PASAJE:
1951. Una noticia en la prensa
conmociona a la sociedad occidental, y muy particularmente a los británicos: Dos altos
cargos de la clase dirigente del Reino Unido, Donald McLean y Guy Burguess, dos
diplomáticos con destino en Estados Unidos, han desertado de sus puestos y
pedido refugio en la Unión Soviética.
Alan Bates como Guy Burgess en An Englishman Abroad |
Insólito. La
sociedad británica no salía de su asombro, pero la noticia no dejaba lugar a
dudas y en la atmósfera de guerra fría que permeaba todas la capas y estratos
sociales del llamado mundo libre esto era una enormidad todavía mayor que la
traición a la patria, ya de por sí monstruosa; era una bofetada a todo un estilo de vida, el de la Europa occidental y la
América anglosajona.
Tras las primeras
investigaciones enseguida quedó claro cómo había estallado el escándalo: las indagaciones
que se estaban llevando a cabo en el proyecto Venona, una colaboración secreta
de las agencias inglesa y americana de espionaje en la descodificación de
documentos cifrados, estaban casi a punto de desenmascarar a Donald McLean, y éste,
avisado a tiempo, se dio a la fuga junto a Guy Burguess.
La huida de Guy Burgess,
en estrecha colaboración hasta entonces con Kim Philby, con quien vivía en
pareja, colocaba también a éste bajo sospecha. Y Philby ocupaba nada menos que el cargo de Jefe
de la Sección Antisoviética en esa red de espionaje de la postguerra. ¿Sería
Philby el verdadero tercer hombre?...
Dos años antes, en
1949, se había estrenado con gran éxito la película de Carol Reed El tercer hombre, sobre un guión de Graham Greene, antiguo agente secreto y
amigo personal de Philby. Graham Greene no puede eludir la pregunta con que le van a acosar los periodistas, y aunque él siempre negará, a la postre muchos dudaron de si
no habría abandonado su oficio para no tener que delatar a su amigo, de quien seguramente
tendría sobrados motivos para sospechar.
En cualquier caso
y aunque todo le acuse, no aparecen pruebas convincentes en aquellos momentos.
Ni tampoco un año después, cuando caiga John Cairncross, también amigo personal
del trío desde su época de estudiantes en Cambridge. Kim Philby, que hábilmente
ha conseguido mantener la confianza de sus jefes, logra capear el temporal y sostenerse
en la cuerda floja durante once años más, hasta 1962.

[Entradas tomadas de una colección]
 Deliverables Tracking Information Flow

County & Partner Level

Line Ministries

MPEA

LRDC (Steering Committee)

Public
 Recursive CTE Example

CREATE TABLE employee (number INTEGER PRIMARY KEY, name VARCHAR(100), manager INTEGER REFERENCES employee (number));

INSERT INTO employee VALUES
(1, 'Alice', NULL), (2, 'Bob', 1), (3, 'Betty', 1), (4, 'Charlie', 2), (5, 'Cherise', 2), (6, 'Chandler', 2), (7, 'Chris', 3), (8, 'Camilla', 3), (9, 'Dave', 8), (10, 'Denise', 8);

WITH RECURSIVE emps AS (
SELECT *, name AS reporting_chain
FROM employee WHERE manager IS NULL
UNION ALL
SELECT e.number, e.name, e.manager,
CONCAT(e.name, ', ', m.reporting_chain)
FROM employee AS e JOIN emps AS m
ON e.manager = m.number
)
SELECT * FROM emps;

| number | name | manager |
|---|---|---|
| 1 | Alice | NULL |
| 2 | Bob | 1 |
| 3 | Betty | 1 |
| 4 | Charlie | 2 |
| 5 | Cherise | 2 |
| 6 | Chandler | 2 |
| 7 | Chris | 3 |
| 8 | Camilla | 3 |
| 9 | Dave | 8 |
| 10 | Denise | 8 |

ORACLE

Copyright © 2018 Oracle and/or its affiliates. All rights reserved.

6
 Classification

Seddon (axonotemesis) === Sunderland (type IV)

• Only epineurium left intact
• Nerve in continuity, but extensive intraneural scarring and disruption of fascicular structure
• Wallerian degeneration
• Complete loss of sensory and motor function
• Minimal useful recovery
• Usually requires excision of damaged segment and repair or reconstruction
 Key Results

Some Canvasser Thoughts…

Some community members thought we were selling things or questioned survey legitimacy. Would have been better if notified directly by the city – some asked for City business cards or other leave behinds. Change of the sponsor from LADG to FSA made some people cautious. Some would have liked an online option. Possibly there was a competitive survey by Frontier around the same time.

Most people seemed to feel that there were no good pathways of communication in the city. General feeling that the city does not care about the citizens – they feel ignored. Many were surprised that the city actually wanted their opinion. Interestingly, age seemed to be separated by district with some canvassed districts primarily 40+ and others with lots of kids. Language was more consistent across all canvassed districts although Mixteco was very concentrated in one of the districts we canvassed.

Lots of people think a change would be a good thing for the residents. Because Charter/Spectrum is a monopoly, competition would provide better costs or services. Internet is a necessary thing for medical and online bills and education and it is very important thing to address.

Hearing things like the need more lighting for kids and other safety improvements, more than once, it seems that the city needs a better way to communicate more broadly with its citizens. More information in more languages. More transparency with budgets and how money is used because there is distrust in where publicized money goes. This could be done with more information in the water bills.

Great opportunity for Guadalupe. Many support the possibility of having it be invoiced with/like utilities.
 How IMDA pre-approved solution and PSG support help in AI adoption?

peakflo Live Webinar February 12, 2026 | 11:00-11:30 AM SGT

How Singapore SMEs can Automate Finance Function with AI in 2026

ORDEN DE TRABAJO:
Enumera, en el orden en que aparecen, todos los años que el pasaje escribe con cifras.

TU SOLUCIÓN:
1951, 1949, 1962